PAGE EXTRACT:

Failure to take action has led to sexual abuse being normalised in schools
4 min read
Peer-on-peer sexual abuse was rife when the House of Commons Women and Equalities Committee reported five years ago. Fast forward, Ofsted are only now giving it the attention it deserves.
Last week Ofsted published its review into the prevalence of peer-on-peer sexual harassment and violence in schools and colleges. Initially ordered by the government, the rapid review was announced in the wake of a movement where thousands of students published their shocking testimonies of sexual harassment and abuse on the website ‘Everyone’s Invited’.
Ofsted’s findings revealed something that most children and teenagers know all too well: this kind of peer-on-peer sexual abuse is normalised in school, and it is girls who are victims in the overwhelming majority of cases. The scale of the problem is profoundly shocking, including findings that 8 out of 10 girls say they have experienced pressure from their peers to send nude images of themselves – images that amount to child abuse in law - and too often the police see harvested for adult use on specialist child abuse websites.
Perhaps the most shocking of all is that the Ofsted review also found that children don’t see the benefit of reporting sexual abuse they experience at school, for fear of being blamed or not being taken seriously.
While I welcome the findings of the report and its thoroughness in identifying the prevalence of abuse, my reaction is tinged with deep anger.
We are failing to set the boundaries of what a healthy relationship looks like for a whole generation
The report repeats and echoes the exact same findings and recommendations made five years ago by the House of Commons Women and Equalities Select Committee, clearly demonstrating that the robust actions announced 5 years ago in response to that report have not been followed through.
Five years is precious time in a child’s life – almost an entire school career – where sexual harassment and violence has not been taken seriously or properly tackled by schools and its inspectorate. This failure damages not only the lives of young girls, but young boys too, because we are failing to set the boundaries of what a healthy relationship looks like for a whole generation.
The Women and Equalities committee report found that the scale of sexual harassment and abuse in schools was undoubtedly far greater than the data indicated, underpinned by a terrifyingly stubborn notion that sexual abuse is ‘banter’ or an inevitable part of growing up. Yet Ofsted’s review reveals in startling terms how much more sexual harassment and violence is now manifesting itself online as well as face-to-face, and although this was unmistakeable five years ago, the problem has grown considerably in the interim.
Online sexual abuse has become the ugly evolution of unwanted sexual touching in the school corridors. Women and girls don’t just experience abuse offline but are also accustomed to it online, as a toxic continuum of violence and harassment. Indeed, Ofsted found nearly 90% of girls, and nearly 50% of boys have received sexually explicit digital pictures or videos of things they did not want to see. Like the rise in unsolicited explicit pictures, self-generated indecent images of children have sky-rocketed too. These images are often generated amongst groups of children (consensually or otherwise) and often non-consensually shared onwards– an abuse that increased 87% in 2020. As a result, swathes of sexual images of children are now falling into the hands of child sex offenders.
I hope as a result of this new report schools, their governors, parents and the Ofsted inspectorate now see clearly their personal responsibility to tackle this appalling safeguarding issue, and take a grip of this issue once and for all. Being sexually abused by your class mate should not be the normal experience of any child.
Going forward, Ofsted must take seriously its responsibility to identify cultures of peer-on-peer sexual abuse in schools. Reinstating deep dives and thematic reviews into issues such as peer-on-peer sexual harassment and abuse, and establishing greater depth of expertise amongst inspectors so that safeguarding policies and practices relating to sexual abuse are given sufficient oversight in inspections.
More robust inspections must also ensure effective Relationship and Sex Education is available for all school-aged children as now set out in law, so that every child has the opportunity to thrive in a school that helps teach them what a healthy relationship looks like.
Maria Miller is the Conservative MP for Basingstoke.

EXERCISE BRIEF: According to the article on sexual abuse in schools, how many girls say they have been pressured by peers to send nude images of themselves?

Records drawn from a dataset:
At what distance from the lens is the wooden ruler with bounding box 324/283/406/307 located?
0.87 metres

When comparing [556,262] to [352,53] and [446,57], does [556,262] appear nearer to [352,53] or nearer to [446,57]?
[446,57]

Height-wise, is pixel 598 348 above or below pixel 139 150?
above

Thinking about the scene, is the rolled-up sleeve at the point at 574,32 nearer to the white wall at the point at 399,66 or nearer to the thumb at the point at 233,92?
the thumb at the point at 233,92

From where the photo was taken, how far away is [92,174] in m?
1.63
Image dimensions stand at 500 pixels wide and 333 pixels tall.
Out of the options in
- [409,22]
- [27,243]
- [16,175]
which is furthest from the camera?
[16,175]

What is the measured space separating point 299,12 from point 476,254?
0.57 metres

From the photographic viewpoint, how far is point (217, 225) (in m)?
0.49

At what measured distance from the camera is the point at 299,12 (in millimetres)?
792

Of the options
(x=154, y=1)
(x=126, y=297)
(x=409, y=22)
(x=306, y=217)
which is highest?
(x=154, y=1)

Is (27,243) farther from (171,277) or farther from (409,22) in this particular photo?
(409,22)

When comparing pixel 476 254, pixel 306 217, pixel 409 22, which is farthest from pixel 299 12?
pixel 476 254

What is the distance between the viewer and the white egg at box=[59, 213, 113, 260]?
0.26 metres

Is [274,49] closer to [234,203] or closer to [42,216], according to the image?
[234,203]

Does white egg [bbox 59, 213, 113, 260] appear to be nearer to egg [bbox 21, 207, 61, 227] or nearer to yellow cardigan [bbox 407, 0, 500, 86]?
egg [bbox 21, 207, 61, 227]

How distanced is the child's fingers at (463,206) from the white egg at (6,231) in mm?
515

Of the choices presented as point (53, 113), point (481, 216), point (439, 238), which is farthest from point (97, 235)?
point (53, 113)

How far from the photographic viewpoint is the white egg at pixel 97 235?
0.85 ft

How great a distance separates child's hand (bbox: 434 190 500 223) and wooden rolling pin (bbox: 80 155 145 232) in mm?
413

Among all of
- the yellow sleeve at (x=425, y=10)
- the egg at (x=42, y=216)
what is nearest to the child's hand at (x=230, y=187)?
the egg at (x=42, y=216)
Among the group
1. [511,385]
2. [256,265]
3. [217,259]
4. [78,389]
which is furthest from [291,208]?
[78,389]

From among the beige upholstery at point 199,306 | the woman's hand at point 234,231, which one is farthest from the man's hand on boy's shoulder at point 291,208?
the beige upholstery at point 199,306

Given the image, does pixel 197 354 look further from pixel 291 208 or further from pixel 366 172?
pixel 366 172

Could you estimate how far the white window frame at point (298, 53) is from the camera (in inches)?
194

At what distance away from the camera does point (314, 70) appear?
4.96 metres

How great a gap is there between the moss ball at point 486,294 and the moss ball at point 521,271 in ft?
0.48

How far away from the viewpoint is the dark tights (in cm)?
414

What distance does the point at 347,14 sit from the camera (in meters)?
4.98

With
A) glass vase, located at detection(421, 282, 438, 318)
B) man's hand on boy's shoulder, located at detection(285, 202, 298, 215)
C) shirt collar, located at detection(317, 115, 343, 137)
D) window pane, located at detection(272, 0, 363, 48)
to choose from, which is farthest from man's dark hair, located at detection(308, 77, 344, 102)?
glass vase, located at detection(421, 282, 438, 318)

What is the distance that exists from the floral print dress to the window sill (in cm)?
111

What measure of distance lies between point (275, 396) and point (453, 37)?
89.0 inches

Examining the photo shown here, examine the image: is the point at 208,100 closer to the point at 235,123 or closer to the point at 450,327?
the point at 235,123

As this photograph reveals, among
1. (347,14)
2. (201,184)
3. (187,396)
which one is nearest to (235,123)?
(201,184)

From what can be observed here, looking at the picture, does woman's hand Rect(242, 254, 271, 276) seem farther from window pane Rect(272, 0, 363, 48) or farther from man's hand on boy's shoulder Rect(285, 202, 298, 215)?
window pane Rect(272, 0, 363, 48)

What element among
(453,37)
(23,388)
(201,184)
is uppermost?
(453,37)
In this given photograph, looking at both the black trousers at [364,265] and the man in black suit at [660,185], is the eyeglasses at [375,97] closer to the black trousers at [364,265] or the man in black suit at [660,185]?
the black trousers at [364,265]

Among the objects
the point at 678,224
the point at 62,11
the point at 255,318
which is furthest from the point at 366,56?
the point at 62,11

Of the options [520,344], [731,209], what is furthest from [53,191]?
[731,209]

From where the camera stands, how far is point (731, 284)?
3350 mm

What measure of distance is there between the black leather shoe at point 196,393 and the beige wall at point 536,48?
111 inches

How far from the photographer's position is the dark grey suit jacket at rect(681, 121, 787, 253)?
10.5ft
==
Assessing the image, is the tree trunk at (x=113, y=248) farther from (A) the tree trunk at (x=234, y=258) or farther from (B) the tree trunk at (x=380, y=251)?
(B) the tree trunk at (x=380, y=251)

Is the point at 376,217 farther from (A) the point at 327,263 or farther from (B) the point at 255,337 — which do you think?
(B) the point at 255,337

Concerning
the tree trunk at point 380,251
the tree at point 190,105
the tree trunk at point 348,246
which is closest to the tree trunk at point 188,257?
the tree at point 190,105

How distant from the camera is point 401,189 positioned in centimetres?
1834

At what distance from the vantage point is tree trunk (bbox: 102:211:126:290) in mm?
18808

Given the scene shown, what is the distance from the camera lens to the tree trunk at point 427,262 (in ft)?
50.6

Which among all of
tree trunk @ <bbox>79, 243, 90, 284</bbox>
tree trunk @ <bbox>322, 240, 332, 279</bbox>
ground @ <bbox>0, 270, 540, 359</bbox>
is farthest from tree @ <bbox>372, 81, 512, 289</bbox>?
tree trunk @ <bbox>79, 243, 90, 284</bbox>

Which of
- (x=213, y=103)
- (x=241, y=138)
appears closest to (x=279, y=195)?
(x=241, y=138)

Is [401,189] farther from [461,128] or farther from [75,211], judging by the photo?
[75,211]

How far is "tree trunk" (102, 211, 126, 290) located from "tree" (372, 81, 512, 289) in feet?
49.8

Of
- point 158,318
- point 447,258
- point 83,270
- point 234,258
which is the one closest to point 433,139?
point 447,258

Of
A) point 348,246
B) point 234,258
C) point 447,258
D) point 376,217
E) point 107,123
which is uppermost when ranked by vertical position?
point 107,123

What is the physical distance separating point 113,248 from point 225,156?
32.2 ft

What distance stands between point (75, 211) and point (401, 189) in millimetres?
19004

RESPONSE AREA: 8 out of 10 girls.